The tabloids featured a business page written by just one journalist. Whilst the Sun’s business guru is male, all the business-related content for the Mirror that day was produced by a woman. It’s worth noting that the Mirrors Consumer Editor, Ruki Sayid, is female.

Breakdown: Sports section

Finally, to the traditionally male-dominated sports section but has time finally changed the back pages? Sadly not. The Telegraph did not feature a single article written by a woman in its 21 sports pieces, nor did the Evening Standard in its 9 sports articles. The Guardian didn’t fare much better, with only one article by a woman journalist featuring in the section, constituting just 6%. i also included just one sports piece by a female writer, making up 7% of the whole section.

It was a similar story in the tabloids. Out of 19 pieces in the Daily Mirror, not one was written by a woman. The Sun did feature one article within the section (making up 4%), but it was one of the shortest pieces at just 116 words).

Final Thoughts: Women in the British Press

So what do these statistics tell us? Across the board, women remain underrepresented in Britain’s most popular newspaper, failing to account for even a third of the articles we read in popular broadsheets and daily papers.
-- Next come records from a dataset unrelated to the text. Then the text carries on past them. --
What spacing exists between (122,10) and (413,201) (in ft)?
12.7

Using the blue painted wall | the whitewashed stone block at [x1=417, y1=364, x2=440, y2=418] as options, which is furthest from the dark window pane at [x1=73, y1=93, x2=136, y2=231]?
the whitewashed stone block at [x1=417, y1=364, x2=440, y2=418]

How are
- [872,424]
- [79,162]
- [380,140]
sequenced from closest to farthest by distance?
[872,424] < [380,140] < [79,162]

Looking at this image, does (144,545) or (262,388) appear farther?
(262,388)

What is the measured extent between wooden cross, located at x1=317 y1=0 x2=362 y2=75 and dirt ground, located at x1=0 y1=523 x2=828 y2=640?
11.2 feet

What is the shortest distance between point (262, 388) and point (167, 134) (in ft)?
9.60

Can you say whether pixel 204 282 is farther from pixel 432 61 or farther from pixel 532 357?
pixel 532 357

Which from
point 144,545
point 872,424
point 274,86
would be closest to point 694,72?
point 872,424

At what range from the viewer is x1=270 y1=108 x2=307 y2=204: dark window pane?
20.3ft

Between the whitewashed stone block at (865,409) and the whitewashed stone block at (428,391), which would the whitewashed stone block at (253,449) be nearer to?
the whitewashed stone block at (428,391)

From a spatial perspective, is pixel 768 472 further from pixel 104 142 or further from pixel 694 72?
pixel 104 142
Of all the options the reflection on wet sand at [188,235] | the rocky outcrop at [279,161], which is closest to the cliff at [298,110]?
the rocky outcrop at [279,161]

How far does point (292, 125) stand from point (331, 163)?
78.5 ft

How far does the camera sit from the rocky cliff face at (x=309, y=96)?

Female representation in the tabloids was even more disappointing, with neither of our featured papers breaking the 15% mark.

In terms of subject matter, there seemed a tendency with the broadsheets and dailies to give women softer topics such as health or abortion to write about, although both the Guardian and the Telegraph did feature political pieces written by women.

As for the business section, the results were surprisingly positive. Women produced the whole business section in the Mirror and the majority of the Guardians business pieces, although their small presence in the Evening Standard and non-existence in the Sun was disappointing.

Sport, it seems, remains the impenetrable fortress of the British press for women. Women were completely absent in half of the papers we surveyed, whilst the other half featured just one article in their sports section written by a woman.

Clearly, the British press still has a long way to go before it can put its male-dominated Fleet Street past behind it.